The City of Spokane’s official snow season has begun and with it comes a plan for how to deal with the winter months.
The city has 105 employees on its snowplow teams. Many of them have gone through several years of training to learn how to work all the equipment.
“Our teams have been tuning up equipment, ordering up supplies or deicer and sand and practicing right here behind us on the snowplow obstacle course,” said Spokane Mayor David Condon last month.
The city outlined key components of the plan, which includes obligations that the city will uphold and what is expected of residents
The city promises that when it snows, even if it is only one or two inches, that crews will plow all streets, including residential. Crews will complete the plow work primarily during regular day shifts on Monday through Friday to hold down costs.

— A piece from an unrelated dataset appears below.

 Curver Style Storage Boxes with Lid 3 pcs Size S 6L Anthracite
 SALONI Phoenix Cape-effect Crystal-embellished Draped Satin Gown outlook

Utility crews will also help the Street Department with efforts sooner and more equipment will be available on a regular basis for plowing.
During a larger snowfall of four inches or more, the city will “up” the effort and bring in more crews and equipment. Those crews will be on the street around the clock until plowing is finished, with a goal of completing the work in three days.

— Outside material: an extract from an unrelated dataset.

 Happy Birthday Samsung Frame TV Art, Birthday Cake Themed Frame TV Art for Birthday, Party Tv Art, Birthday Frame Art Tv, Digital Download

Crew members will work 12-hour shifts during large snow events.
Driveway Berms and Sidewalks
City spokesperson Marlene Feist says the Street Department has outfitted 16 pieces of equipment with gates that allow plow drivers to avoid placing snow across driveways or alley access points.
The gates are aimed at reducing driveway berms in residential areas, but Feist said they are still a possibility, especially on frequently plowed arterials.

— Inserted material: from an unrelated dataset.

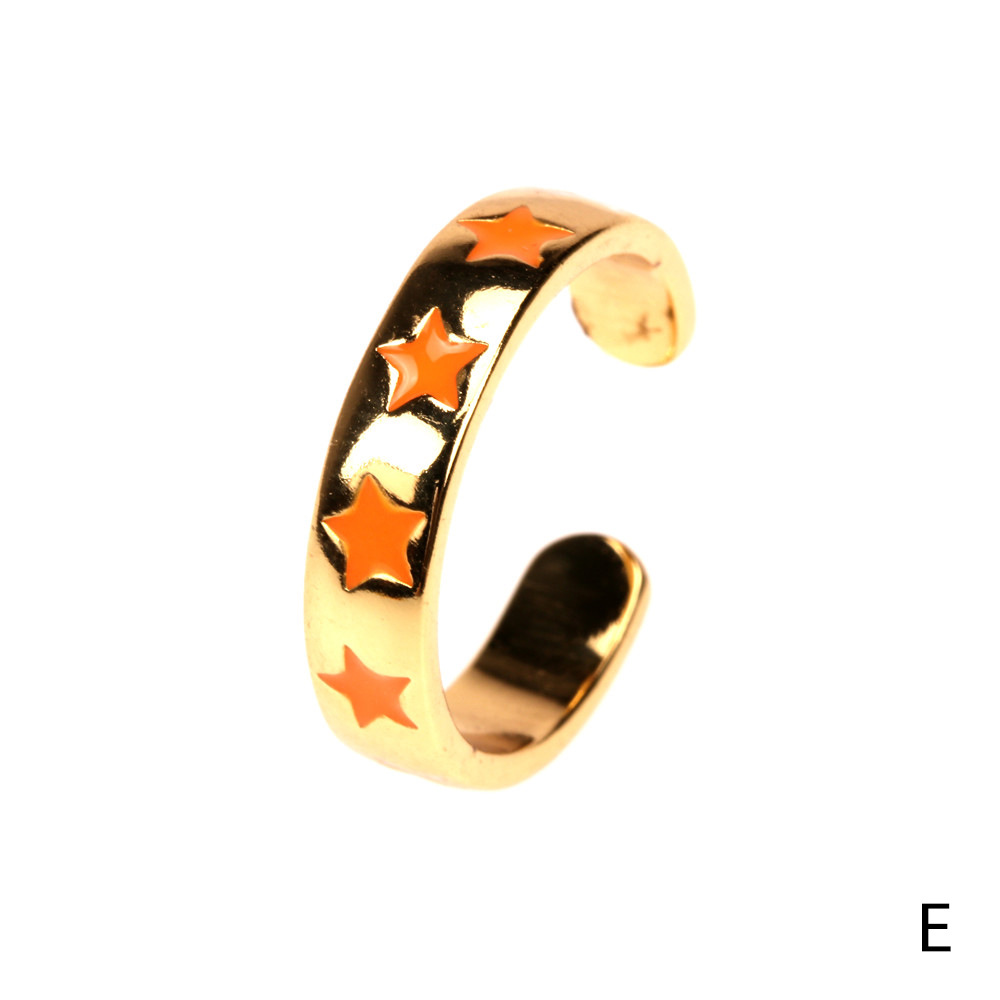 Fashion Color Dripping Oil Star Copper Ring Wholesale display picture 5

Crews will also plow away from the curb to help keep snow away from driveways and sidewalks, and snow may also be pushed into the center median in some cases, Feist said.
Property owners are responsible for clearing the sidewalks adjacent to their properties. The city asks that they clear a 36-inch path to allow school children, people with disabilities, bus riders and other pedestrians to move safely in the community. The goal is to complete this work by 9 a.m. after a snowfall.
Those who cannot clear their snow, such as seniors or those with disabilities, can call 311 to connect with volunteer services that could help.
The city also has certain expectations of residents when it snows, particularly when it comes to parking.
Residents are asked to park on the odd side of the street in residential areas until March 15 in order to make it easier for plow drivers to do their work.
On-street parking downtown will be prohibited between midnight and 6 a.m. on snowy days so parking bays can be plowed. Vehicles parked during prohibited times are subject to towing.
Signs indicate the rule, which encompasses the boundaries of Maple to Division Streets and I-90 to the Spokane River. Parking options for snow days are available under the freeway and in off-street surface parking lots.
Recreational vehicles, boats and trailers must be moved off the street to winter storage locations or be subject to towing, Feist added.
Another important winter driving note: when driving near plows, pass on the left. The driver might not see you if you’re driving on the plow’s right.